Do NOT preheat the oven. Line cupcake pan with 24 liners.
Cream together the butter and sugar until it's light and fluffy.
1 1/2 cups salted butter, 2 1/2 cups sugar
Add eggs one at a time and beat until well mixed.
6 large eggs
Next with the mixer on low speed, gradually add the flour and milk to the creamed mixture, alternating between the two. Start with one cup of the flour, 1/3 cup of the milk, and so on until you get through all of the flour and milk.
1 cup milk, 3 cups all purpose flour
Once those are well mixed, add in the vanilla to finish the cupcake batter.
1 TBS vanilla extract
Pour batter evenly between the 24 cupcake liners.
Place cupcake pans into COLD oven, then turn oven on at 325°F and bake for one hour, or until a toothpick comes out clean.
Remove from the oven and let them cool on a wire rack until completely cool.
Place frosting in a piping bag or a ziploc bag with the corner snipped off and pipe buttercream on each cupcake, then sprinkle with holiday sprinkles.
Add gumdrops, candy corn, and mini candy canes to 6 cupcakes each, then drizzle the remaining 6 cupcakes with maple syrup.
holiday sprinkles, gumdrops, mini candy canes, holiday candy corn, maple syrup
While cupcakes are cooling start making the buttercream frosting by whipping the butter until it is fluffy.
3 cups salted butter
Once the butter is fluffy, slowly add the powdered sugar and continue mixing until it is all mixed in.
2 pounds powdered sugar
Add the vanilla extract and mix in.
1/2 TBS vanilla extract
Then add one tablespoon of milk and mix and see if you get the consistency you want for piping.
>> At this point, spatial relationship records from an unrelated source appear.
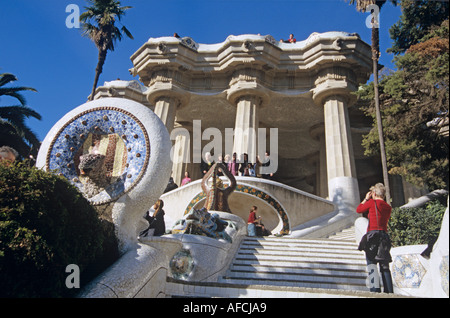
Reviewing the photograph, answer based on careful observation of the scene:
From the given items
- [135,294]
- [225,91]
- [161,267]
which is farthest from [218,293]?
[225,91]

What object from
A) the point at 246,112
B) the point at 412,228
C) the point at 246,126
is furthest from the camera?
the point at 246,112

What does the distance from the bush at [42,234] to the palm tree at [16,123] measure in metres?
13.1

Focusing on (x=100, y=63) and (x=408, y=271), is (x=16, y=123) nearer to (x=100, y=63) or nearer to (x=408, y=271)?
(x=100, y=63)

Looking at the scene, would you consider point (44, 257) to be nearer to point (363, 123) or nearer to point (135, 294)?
point (135, 294)

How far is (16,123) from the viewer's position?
52.7 ft

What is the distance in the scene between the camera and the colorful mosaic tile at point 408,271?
6.29 metres

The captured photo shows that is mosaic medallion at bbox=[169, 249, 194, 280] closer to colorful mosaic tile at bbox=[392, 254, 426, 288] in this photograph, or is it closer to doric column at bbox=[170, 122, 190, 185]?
colorful mosaic tile at bbox=[392, 254, 426, 288]

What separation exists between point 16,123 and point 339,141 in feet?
45.6

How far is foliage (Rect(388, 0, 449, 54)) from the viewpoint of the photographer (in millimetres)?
14461

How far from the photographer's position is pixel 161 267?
14.5 feet

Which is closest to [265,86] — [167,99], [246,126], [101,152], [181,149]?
[246,126]

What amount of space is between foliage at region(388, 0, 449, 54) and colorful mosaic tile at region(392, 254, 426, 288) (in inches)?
384
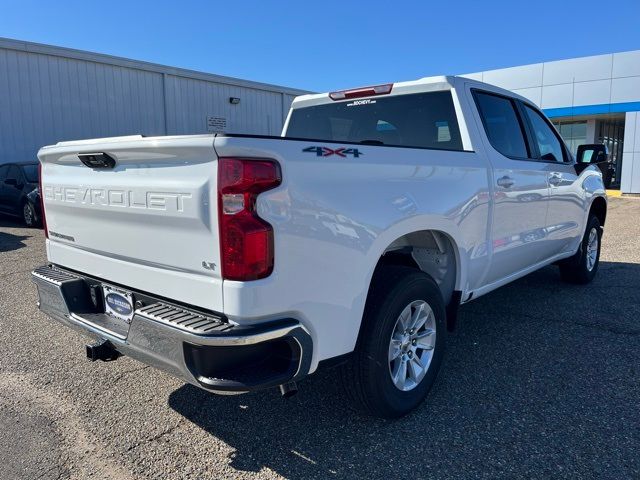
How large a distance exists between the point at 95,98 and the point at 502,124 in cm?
1352

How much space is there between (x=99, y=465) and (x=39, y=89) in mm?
13694

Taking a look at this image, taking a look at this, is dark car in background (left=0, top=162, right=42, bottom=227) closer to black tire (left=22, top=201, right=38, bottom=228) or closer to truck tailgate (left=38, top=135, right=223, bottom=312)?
black tire (left=22, top=201, right=38, bottom=228)

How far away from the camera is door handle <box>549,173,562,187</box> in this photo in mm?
4578

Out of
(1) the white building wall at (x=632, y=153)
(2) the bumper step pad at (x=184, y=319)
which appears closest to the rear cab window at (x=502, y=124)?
(2) the bumper step pad at (x=184, y=319)

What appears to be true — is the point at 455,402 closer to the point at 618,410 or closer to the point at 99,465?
the point at 618,410

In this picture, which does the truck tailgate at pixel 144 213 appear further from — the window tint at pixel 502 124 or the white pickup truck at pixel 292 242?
the window tint at pixel 502 124

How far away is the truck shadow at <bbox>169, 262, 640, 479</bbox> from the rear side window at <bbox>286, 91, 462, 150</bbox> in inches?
65.7

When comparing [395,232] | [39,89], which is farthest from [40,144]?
[395,232]

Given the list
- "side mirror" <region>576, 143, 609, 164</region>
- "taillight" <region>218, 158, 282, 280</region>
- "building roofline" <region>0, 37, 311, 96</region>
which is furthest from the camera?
"building roofline" <region>0, 37, 311, 96</region>

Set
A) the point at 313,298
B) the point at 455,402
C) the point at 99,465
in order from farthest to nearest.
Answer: the point at 455,402 → the point at 99,465 → the point at 313,298

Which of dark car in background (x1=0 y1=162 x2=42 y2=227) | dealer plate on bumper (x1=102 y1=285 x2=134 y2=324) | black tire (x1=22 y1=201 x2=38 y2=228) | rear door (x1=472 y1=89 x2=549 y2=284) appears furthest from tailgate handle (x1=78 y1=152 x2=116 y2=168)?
black tire (x1=22 y1=201 x2=38 y2=228)

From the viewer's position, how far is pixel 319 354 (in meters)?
2.37

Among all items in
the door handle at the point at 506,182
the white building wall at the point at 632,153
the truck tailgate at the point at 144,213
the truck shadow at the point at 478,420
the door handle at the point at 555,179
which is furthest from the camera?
the white building wall at the point at 632,153

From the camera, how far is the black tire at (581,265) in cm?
572
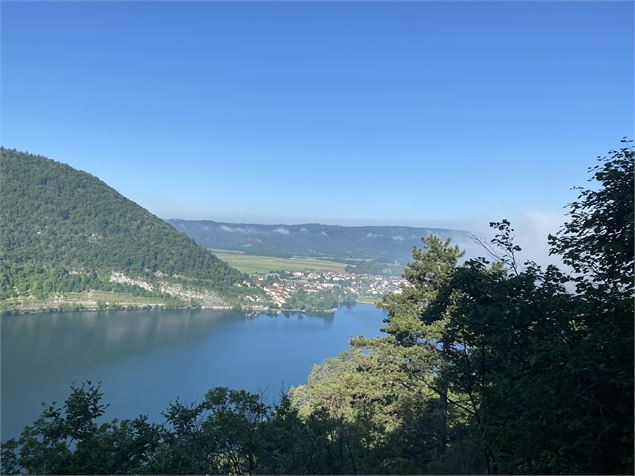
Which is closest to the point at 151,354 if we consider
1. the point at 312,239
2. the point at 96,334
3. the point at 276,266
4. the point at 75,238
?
the point at 96,334

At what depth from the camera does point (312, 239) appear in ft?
447

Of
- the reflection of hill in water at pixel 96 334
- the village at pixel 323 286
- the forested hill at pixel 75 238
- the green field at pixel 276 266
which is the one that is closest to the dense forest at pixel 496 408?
the reflection of hill in water at pixel 96 334

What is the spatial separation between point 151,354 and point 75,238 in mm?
39059

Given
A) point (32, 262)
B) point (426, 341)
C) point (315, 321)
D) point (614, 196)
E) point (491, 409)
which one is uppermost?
point (614, 196)

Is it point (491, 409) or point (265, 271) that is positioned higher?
point (491, 409)

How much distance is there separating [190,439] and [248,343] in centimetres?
3129

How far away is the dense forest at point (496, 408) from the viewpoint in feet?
8.52

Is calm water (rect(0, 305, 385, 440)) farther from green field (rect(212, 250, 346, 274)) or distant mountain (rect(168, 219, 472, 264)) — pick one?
distant mountain (rect(168, 219, 472, 264))

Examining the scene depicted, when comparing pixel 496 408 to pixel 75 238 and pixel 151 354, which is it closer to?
pixel 151 354

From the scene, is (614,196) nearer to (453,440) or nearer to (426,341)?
(453,440)

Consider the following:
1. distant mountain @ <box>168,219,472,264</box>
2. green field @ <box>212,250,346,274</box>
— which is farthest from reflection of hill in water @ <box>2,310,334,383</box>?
distant mountain @ <box>168,219,472,264</box>

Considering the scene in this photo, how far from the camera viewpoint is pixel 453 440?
6.14 metres

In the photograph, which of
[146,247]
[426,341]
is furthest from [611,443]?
[146,247]

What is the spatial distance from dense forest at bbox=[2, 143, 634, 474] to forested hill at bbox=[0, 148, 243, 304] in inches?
1976
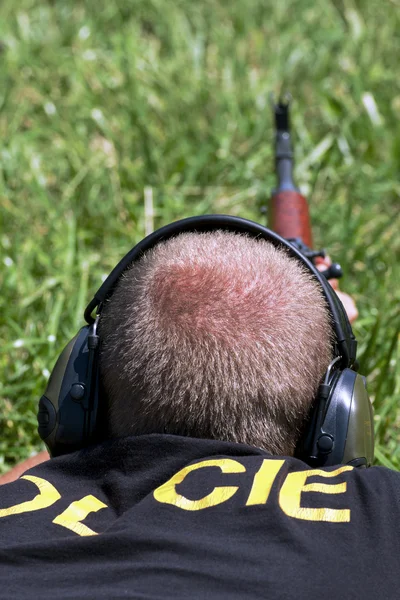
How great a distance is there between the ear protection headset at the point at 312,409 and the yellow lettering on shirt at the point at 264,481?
20cm

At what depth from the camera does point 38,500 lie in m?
1.47

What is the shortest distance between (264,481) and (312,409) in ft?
0.87

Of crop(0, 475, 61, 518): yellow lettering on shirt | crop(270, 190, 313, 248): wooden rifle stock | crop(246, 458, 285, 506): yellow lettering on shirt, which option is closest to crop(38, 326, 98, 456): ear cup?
crop(0, 475, 61, 518): yellow lettering on shirt

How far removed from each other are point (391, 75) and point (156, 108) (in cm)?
121

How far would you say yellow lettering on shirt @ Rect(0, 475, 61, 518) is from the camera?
1448 millimetres

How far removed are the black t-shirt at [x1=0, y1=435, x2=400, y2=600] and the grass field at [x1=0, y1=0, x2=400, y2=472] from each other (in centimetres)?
121

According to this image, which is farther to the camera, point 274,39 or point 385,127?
point 274,39

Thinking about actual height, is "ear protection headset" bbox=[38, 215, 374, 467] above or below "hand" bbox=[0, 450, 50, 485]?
above

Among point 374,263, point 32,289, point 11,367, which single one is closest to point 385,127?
point 374,263

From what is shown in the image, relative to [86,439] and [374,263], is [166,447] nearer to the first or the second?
[86,439]

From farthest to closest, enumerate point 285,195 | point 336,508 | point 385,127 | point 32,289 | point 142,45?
point 142,45
point 385,127
point 32,289
point 285,195
point 336,508

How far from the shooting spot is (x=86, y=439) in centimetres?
164

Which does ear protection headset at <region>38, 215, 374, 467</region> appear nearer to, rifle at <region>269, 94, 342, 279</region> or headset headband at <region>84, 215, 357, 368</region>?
headset headband at <region>84, 215, 357, 368</region>

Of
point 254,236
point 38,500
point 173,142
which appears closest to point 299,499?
point 38,500
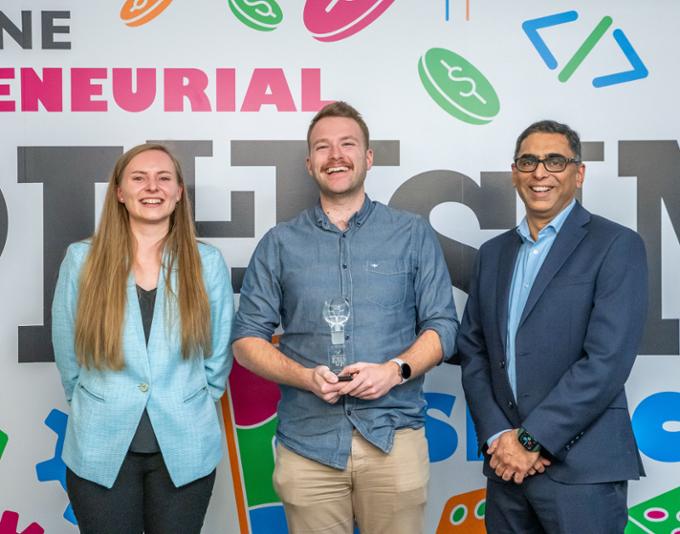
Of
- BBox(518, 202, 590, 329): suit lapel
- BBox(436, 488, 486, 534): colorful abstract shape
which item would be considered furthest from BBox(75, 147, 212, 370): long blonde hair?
BBox(436, 488, 486, 534): colorful abstract shape

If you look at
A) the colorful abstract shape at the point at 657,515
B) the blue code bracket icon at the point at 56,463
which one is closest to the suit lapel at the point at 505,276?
the colorful abstract shape at the point at 657,515

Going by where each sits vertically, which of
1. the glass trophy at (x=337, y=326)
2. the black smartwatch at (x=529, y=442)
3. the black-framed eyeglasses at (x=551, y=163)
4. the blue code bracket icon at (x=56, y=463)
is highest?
the black-framed eyeglasses at (x=551, y=163)

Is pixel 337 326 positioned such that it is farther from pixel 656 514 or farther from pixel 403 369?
pixel 656 514

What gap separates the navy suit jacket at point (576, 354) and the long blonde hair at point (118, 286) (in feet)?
2.92

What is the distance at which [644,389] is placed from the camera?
120 inches

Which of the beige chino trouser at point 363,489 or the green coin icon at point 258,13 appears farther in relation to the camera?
the green coin icon at point 258,13

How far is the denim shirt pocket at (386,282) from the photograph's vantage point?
2.28 meters

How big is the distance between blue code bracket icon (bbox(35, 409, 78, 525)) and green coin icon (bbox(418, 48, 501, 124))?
6.74 ft

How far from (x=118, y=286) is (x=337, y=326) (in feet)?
2.20

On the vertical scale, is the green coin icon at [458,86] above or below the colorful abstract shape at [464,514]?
above

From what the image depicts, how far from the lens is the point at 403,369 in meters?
2.16

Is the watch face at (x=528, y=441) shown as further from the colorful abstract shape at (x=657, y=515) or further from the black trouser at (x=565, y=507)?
the colorful abstract shape at (x=657, y=515)

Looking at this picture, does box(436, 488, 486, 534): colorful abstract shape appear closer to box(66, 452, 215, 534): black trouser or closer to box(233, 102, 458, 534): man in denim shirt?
box(233, 102, 458, 534): man in denim shirt

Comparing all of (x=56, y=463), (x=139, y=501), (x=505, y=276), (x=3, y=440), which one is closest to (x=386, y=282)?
(x=505, y=276)
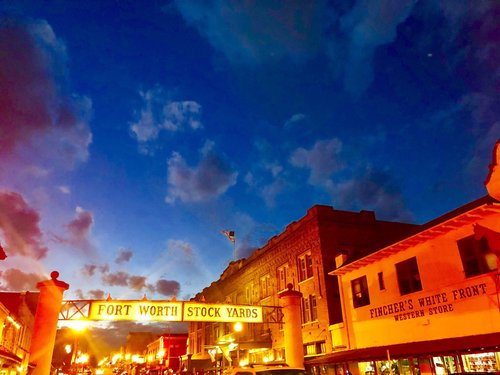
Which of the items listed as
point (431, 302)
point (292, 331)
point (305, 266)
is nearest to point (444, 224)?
point (431, 302)

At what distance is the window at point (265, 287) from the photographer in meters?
35.8

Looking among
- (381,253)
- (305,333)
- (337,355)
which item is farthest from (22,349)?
(381,253)

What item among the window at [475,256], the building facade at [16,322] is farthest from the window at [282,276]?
the building facade at [16,322]

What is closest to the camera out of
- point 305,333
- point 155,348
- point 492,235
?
point 492,235

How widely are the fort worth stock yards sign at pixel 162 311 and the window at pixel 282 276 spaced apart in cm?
1507

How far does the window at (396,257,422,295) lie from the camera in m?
18.6

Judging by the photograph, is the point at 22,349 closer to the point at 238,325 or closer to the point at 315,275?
the point at 238,325

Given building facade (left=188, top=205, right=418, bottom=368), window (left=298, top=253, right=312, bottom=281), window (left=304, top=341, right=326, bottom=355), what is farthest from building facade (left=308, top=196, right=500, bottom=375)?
window (left=298, top=253, right=312, bottom=281)

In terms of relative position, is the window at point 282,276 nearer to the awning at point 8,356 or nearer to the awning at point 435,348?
the awning at point 435,348

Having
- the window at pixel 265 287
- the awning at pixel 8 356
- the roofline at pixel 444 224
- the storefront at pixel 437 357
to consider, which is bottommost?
the storefront at pixel 437 357

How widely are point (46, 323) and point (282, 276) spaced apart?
22585mm

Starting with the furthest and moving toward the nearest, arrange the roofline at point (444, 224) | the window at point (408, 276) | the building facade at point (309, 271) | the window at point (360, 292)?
the building facade at point (309, 271) < the window at point (360, 292) < the window at point (408, 276) < the roofline at point (444, 224)

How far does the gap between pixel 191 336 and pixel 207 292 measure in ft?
27.3

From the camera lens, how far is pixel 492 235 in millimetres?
7668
If it’s still too thick to pipe, add one more teaspoon of milk and mix again.
1 TBS milk
Store cupcakes at room temperature in an airtight container for up to five days.Freeze cupcakes before frosting in a freezer safe airtight container. I recommend wrapping the cupcakes in plastic wrap then placing a freezer bag and sealing. Freeze for up to three months and just thaw to room temperature when you’re ready to decorate and enjoy.